Beyond description. Especially the wonder of those last few minutes when you felt—you felt as if you were drowning in sensation.
And the rest.
The way you reacted to the sound of your lover’s voice. His strength. His tenderness. The feel of his body under your hand, its taste on your mouth.
There was more. Much more, and some of it didn’t have a thing to do with sex. Like Travis’s smile, or his easy laughter.
Even the way he took control of things.
Of her.
She’d always thought that kind of behavior was male arrogance and, yes, her lover had an arrogance to him, but it wasn’t born out of pride or ego or aggression, it was born of the innate ability to lead.
Jennie glanced at him again.
Added to all that, he was beautiful.
She loved watching him.
He did everything with self-assurance. He even drove that way, as he was right now, his attention on the road, his hand light on the steering wheel, the other on the gearshift...
On her hand, lying just beneath his.
What if she hadn’t stopped at that awful bar a week ago? What if Travis hadn’t been there? What if she hadn’t gone along with the game he’d initiated?

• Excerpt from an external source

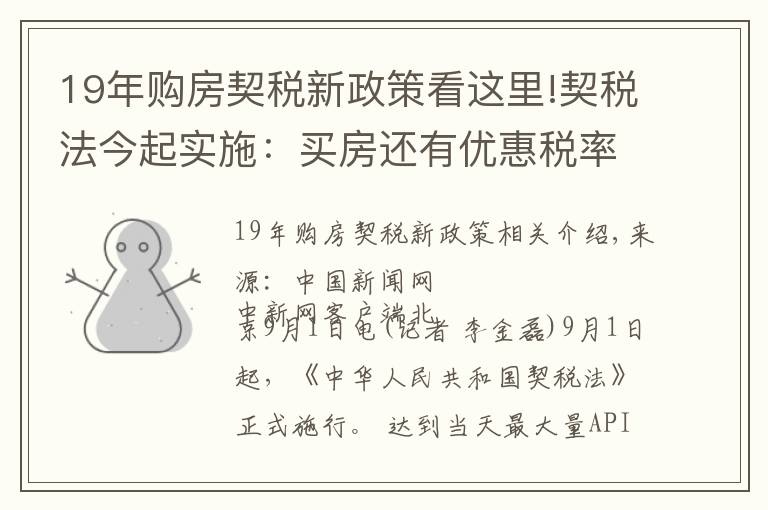 19年购房契税新政策看这里!契税法今起实施：买房还有优惠税率吗？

What if she’d let fearless Genevieve morph back into cautious Jennie, the Jennie who had not understood how quickly life could change?
Most of all...
Most of all, what if the years still stretched ahead of her, bright and golden in their clarity? What if she was like everyone else, able to reach out and take what she wanted without having to stop and remind herself that she had no right to do so?
Anger flared within her.
And she couldn’t afford that anger.
It was too devastating. Too crippling. It stole what little remained of moments and hours and days that might still be filled with happiness.

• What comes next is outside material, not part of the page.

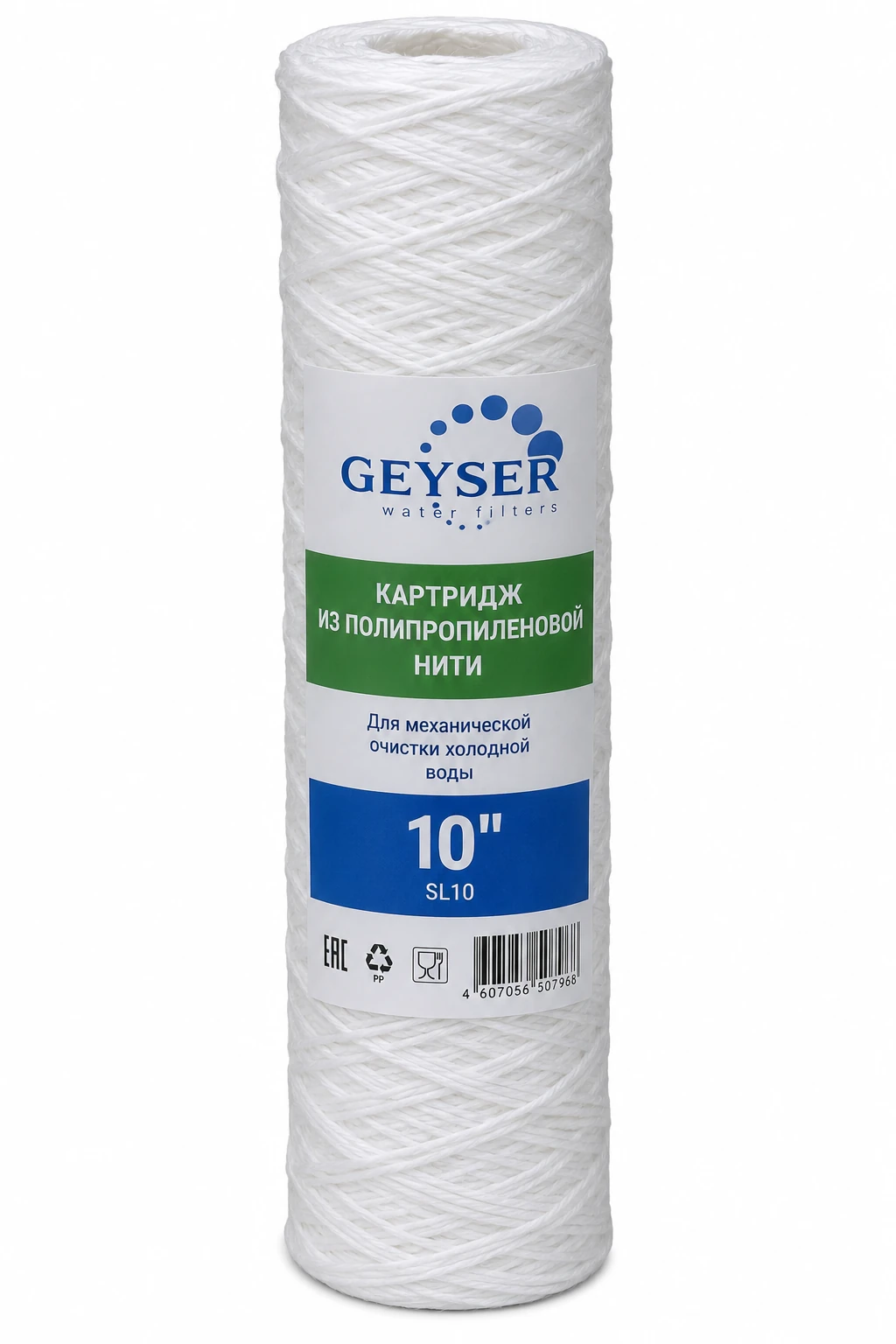Geyser 10" İplik Mexaniki Su Filtri Geyser 10 İplik mexaniki su filtri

She’d learned that the hard way.
One minute, you were looking into a future of clear skies and bright promise...and the next, clouds had covered the sun and the future was looking at you, sneering, saying, Okay, lady, here I am, this is the way it’s really gonna be, and what are you gonna to do about it?
Crumple, had been her first reaction.
But then her alter-ego, for lack of a bet
ter term—and what better term would someone who’d taken that double major in psychology and sociology come up with—her alter-ego had said, Dammit, stand up and fight!

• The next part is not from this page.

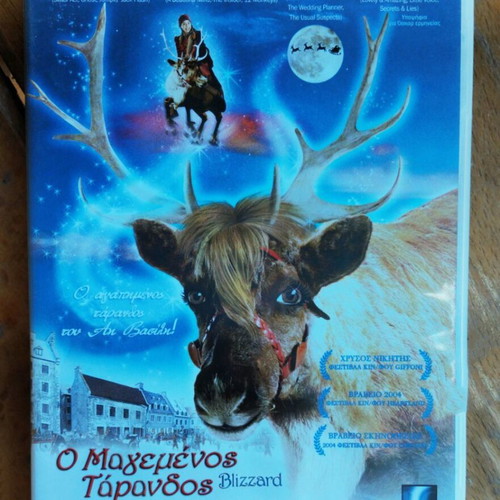 Blizzard DVD The Enchanted Reindeer dubbed, used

It didn’t change the end game, but it changed the way you got there, head bowed or head high...
“Hey.”
They’d pulled to the curb outside a restaurant. Travis was watching her, his dark eyes narrowed.
“Hey yourself,” she said, with what she hoped was a smile.
“Are you all right?”
“I’m fine!” she said brightly. Too brightly, perhaps, going by the intensity of his gaze.
“Tell me the truth, honey. Is that migraine back?”
“No. I’m good. Really.”
He looked at her for a long minute. Then he flashed that sexy smile, the one that seemed to melt her bones.
“Except when you’re bad,” he said huskily, “and you’re perfect, either way.”
She blushed.
He grinned.
“I love the way you do that.”
“Do what?”
“The way you blush.” He undid his seat belt, leaned in, undid hers and took her lips in a soft, sweet kiss. “It’s one hell of a turn-on.”
She blushed even harder. This time, his smile was wicked.
“Keep that up, we’re not going to get into the restaurant.”
He was right. They wouldn’t. If he smiled that way again, kissed her again...
“Jennie,” he said in a low voice, because what she was thinking was probably right in her eyes.
What she was feeling was probably only a heartbeat behind, and she couldn’t let him see that because it was impossibly out of the question, it was not what he’d signed on for and, oh God, it was far, far more than she’d ever even considered...
“You going to feed me, Wilde?” she said, reaching for the door handle, laughing in a way that she hoped didn’t sound as phony to him as it did to her. “Or let me swoon away from hunger right here, in your car, with everybody in Dallas walking by?”
“The only swooning I want you doing is the kind that happens when I take you in my arms,” he said.
But he wasn’t laughing.
Neither was she.
They stared at each other for what seemed an eternity.
Then Travis cleared his throat, stepped out of the car and the world began spinning again.